■ Short task: Reproduce without changes the stretch from the line containing "this 640×480 image." through the line containing "bent hood [12, 62, 104, 83]", including both of those lines. Leave the pictures out of your copy.

■ Entries shown:
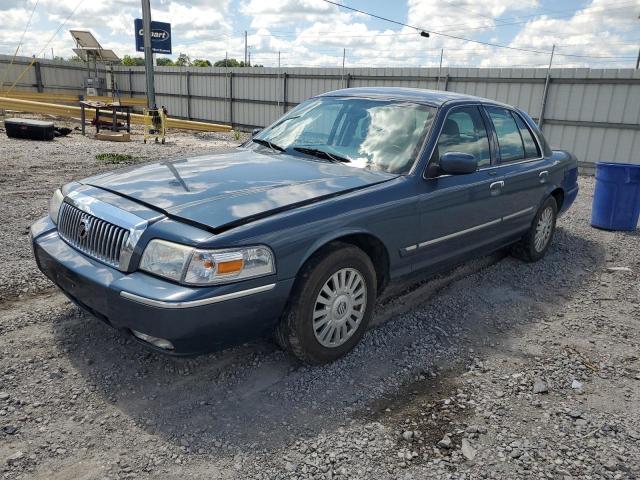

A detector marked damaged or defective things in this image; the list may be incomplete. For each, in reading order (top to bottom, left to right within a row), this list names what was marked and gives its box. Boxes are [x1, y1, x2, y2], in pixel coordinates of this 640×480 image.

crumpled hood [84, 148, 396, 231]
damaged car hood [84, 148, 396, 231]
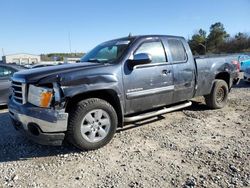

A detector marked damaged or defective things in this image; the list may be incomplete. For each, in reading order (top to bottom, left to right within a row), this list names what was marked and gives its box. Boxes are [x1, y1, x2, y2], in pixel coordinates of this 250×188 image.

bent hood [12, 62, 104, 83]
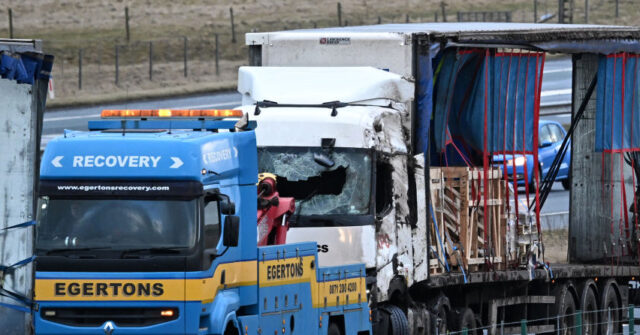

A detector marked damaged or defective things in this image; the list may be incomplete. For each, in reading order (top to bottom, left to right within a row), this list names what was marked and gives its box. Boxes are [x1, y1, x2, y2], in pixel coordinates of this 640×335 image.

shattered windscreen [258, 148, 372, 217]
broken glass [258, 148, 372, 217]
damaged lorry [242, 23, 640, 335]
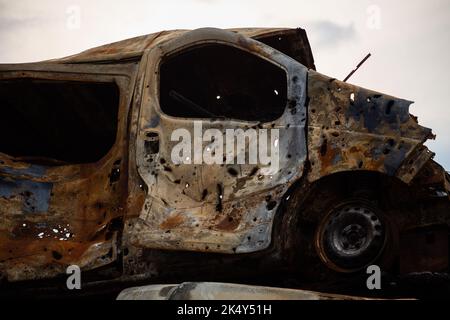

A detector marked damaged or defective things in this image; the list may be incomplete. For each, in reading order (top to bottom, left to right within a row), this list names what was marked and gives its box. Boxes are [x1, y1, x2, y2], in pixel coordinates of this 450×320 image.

---

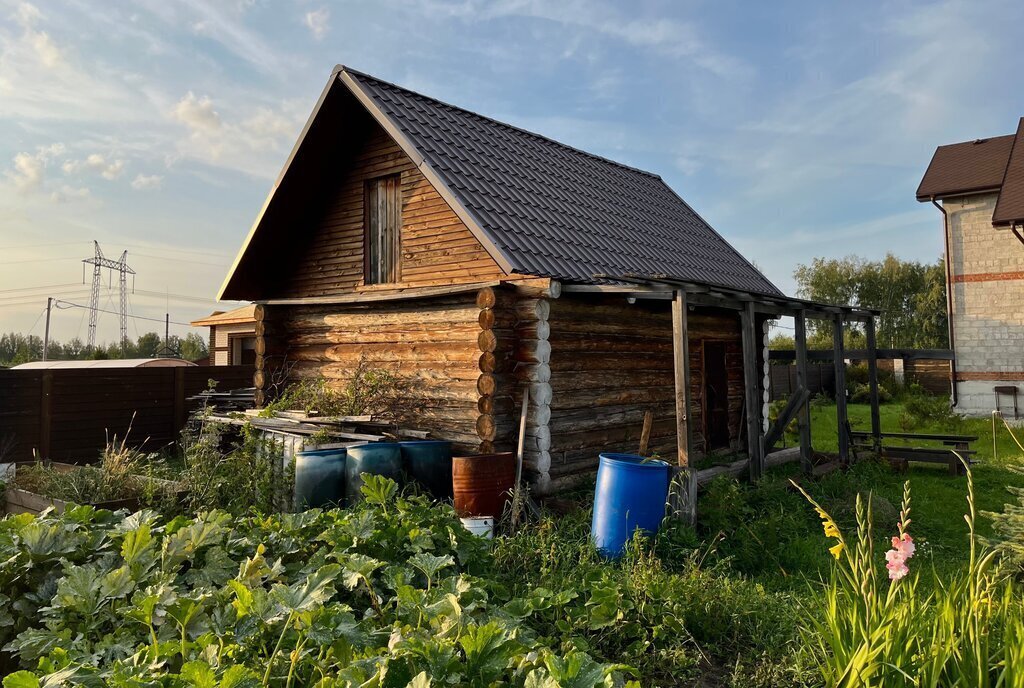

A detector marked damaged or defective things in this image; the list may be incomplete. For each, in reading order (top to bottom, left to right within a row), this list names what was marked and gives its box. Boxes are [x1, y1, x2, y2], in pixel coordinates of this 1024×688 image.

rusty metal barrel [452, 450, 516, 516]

■ Completed task:
A detector marked damaged or defective things in this image; the list may be incomplete. For each, in reading order (top to bottom, left to right within a row), this list names what was marked and gives its box. Boxes are [x1, y1, x2, y2], in pixel coordinates of this 640×480 image.

crumpled hood [84, 148, 396, 231]
damaged car hood [84, 148, 396, 231]

A detector marked damaged or defective things in this image; the list may be incomplete. For each, in reading order (top to bottom, left to right within a row), this list names what was marked and gives its box. Boxes are [x1, y1, x2, y2], in pixel coordinates of this 250×188 image.

bent hood [12, 62, 104, 83]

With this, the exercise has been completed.